▸ **YOUR TASK**:
The data should be printed again, exactly.

^^^^

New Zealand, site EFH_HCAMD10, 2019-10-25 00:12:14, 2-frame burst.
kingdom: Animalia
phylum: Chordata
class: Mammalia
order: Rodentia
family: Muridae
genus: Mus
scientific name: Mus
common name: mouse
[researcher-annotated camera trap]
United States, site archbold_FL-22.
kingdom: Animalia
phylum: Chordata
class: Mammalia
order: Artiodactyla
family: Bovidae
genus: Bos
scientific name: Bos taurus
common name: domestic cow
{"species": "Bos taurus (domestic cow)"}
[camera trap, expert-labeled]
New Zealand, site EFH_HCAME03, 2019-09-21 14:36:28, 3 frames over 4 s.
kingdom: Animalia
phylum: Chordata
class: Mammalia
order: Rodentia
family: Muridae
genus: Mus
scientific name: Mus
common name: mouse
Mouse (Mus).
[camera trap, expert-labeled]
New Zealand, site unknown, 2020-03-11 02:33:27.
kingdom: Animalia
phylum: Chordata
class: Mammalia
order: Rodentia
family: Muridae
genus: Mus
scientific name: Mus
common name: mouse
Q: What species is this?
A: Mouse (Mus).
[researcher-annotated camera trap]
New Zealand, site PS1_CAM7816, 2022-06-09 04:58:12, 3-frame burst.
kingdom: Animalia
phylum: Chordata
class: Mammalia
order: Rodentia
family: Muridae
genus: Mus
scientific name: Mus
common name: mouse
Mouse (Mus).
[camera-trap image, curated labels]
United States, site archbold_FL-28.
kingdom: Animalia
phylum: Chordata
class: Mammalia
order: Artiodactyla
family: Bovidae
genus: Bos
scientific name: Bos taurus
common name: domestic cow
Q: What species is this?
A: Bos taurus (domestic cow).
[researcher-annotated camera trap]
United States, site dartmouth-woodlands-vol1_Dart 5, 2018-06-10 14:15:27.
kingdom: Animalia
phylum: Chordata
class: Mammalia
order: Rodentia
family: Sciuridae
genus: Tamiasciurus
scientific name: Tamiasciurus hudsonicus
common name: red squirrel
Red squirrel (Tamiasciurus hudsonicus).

^^^^

▸ **WRITTEN ANSWER**:
New Zealand, site EFH_HCAMD10, 2019-10-25 00:12:14, 2-frame burst.
kingdom: Animalia
phylum: Chordata
class: Mammalia
order: Rodentia
family: Muridae
genus: Mus
scientific name: Mus
common name: mouse
[researcher-annotated camera trap]
United States, site archbold_FL-22.
kingdom: Animalia
phylum: Chordata
class: Mammalia
order: Artiodactyla
family: Bovidae
genus: Bos
scientific name: Bos taurus
common name: domestic cow
{"species": "Bos taurus (domestic cow)"}
[camera trap, expert-labeled]
New Zealand, site EFH_HCAME03, 2019-09-21 14:36:28, 3 frames over 4 s.
kingdom: Animalia
phylum: Chordata
class: Mammalia
order: Rodentia
family: Muridae
genus: Mus
scientific name: Mus
common name: mouse
Mouse (Mus).
[camera trap, expert-labeled]
New Zealand, site unknown, 2020-03-11 02:33:27.
kingdom: Animalia
phylum: Chordata
class: Mammalia
order: Rodentia
family: Muridae
genus: Mus
scientific name: Mus
common name: mouse
Q: What species is this?
A: Mouse (Mus).
[researcher-annotated camera trap]
New Zealand, site PS1_CAM7816, 2022-06-09 04:58:12, 3-frame burst.
kingdom: Animalia
phylum: Chordata
class: Mammalia
order: Rodentia
family: Muridae
genus: Mus
scientific name: Mus
common name: mouse
Mouse (Mus).
[camera-trap image, curated labels]
United States, site archbold_FL-28.
kingdom: Animalia
phylum: Chordata
class: Mammalia
order: Artiodactyla
family: Bovidae
genus: Bos
scientific name: Bos taurus
common name: domestic cow
Q: What species is this?
A: Bos taurus (domestic cow).
[researcher-annotated camera trap]
United States, site dartmouth-woodlands-vol1_Dart 5, 2018-06-10 14:15:27.
kingdom: Animalia
phylum: Chordata
class: Mammalia
order: Rodentia
family: Sciuridae
genus: Tamiasciurus
scientific name: Tamiasciurus hudsonicus
common name: red squirrel
Red squirrel (Tamiasciurus hudsonicus).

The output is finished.